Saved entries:
==================================================

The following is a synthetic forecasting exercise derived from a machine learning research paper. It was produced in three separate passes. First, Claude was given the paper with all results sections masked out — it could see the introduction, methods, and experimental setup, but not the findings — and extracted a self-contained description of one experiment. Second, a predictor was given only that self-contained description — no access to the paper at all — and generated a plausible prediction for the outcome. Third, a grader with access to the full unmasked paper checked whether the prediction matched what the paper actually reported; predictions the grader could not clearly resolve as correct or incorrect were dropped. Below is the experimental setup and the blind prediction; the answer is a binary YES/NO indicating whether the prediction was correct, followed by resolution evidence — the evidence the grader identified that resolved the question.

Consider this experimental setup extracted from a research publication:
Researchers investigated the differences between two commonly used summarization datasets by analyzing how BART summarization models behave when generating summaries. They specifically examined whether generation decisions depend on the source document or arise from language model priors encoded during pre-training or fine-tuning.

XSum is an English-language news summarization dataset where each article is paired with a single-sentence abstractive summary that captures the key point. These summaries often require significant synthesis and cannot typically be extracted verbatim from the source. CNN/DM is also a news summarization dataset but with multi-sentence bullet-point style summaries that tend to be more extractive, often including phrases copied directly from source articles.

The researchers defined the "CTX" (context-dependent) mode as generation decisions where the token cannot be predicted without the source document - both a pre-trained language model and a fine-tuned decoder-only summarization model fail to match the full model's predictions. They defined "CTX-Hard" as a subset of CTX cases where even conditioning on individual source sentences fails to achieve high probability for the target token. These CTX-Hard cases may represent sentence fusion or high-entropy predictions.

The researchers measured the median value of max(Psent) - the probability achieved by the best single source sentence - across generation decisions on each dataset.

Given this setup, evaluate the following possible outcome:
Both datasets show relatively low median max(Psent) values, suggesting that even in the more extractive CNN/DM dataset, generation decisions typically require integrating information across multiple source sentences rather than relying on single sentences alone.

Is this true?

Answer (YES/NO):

==================================================

## INSTRUCTIONS TO FOLLOW
The answer must be a single number: how many lines above contain the word "this".

## WRITTEN ANSWER
3